課題の目標 ::
次の資料の全行を番号付きリストに変換すること。空行は含めない。

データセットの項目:
▼▼▼

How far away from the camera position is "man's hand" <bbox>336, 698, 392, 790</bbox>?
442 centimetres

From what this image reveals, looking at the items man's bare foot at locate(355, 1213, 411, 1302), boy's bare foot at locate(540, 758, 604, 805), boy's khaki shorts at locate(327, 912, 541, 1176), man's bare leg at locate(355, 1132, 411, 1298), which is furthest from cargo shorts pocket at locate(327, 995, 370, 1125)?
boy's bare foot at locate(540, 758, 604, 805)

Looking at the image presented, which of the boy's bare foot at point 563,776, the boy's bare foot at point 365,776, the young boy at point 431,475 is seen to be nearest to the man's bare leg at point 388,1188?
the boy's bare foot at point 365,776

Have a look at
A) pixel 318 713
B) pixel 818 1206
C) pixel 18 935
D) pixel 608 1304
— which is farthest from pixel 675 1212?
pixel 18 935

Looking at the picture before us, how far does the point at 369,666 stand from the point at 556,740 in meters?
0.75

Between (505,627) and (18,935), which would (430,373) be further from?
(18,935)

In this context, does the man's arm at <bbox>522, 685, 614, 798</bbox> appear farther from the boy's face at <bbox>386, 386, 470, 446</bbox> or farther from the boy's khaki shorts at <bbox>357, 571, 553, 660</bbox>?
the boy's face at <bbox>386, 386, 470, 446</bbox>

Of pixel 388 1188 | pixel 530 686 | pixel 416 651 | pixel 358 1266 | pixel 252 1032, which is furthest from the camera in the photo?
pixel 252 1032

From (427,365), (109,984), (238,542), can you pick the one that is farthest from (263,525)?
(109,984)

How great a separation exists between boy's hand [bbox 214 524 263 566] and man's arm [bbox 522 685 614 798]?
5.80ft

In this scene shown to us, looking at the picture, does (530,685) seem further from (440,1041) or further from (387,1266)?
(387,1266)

▲▲▲

練習の解答 ::
1. How far away from the camera position is "man's hand" <bbox>336, 698, 392, 790</bbox>?
2. 442 centimetres
3. From what this image reveals, looking at the items man's bare foot at locate(355, 1213, 411, 1302), boy's bare foot at locate(540, 758, 604, 805), boy's khaki shorts at locate(327, 912, 541, 1176), man's bare leg at locate(355, 1132, 411, 1298), which is furthest from cargo shorts pocket at locate(327, 995, 370, 1125)?
4. boy's bare foot at locate(540, 758, 604, 805)
5. Looking at the image presented, which of the boy's bare foot at point 563,776, the boy's bare foot at point 365,776, the young boy at point 431,475 is seen to be nearest to the man's bare leg at point 388,1188?
6. the boy's bare foot at point 365,776
7. Have a look at
8. A) pixel 318 713
9. B) pixel 818 1206
10. C) pixel 18 935
11. D) pixel 608 1304
12. — which is farthest from pixel 675 1212?
13. pixel 18 935
14. Looking at the picture before us, how far does the point at 369,666 stand from the point at 556,740 in meters?
15. 0.75
16. Between (505,627) and (18,935), which would (430,373) be further from?
17. (18,935)
18. In this context, does the man's arm at <bbox>522, 685, 614, 798</bbox> appear farther from the boy's face at <bbox>386, 386, 470, 446</bbox> or farther from the boy's khaki shorts at <bbox>357, 571, 553, 660</bbox>?
19. the boy's face at <bbox>386, 386, 470, 446</bbox>
20. Of pixel 388 1188 | pixel 530 686 | pixel 416 651 | pixel 358 1266 | pixel 252 1032, which is furthest from the camera in the photo?
21. pixel 252 1032
22. From (427,365), (109,984), (238,542), can you pick the one that is farthest from (263,525)?
23. (109,984)
24. How great a separation exists between boy's hand [bbox 214 524 263 566] and man's arm [bbox 522 685 614 798]?
25. 5.80ft
26. In this scene shown to us, looking at the picture, does (530,685) seem further from (440,1041) or further from (387,1266)?
27. (387,1266)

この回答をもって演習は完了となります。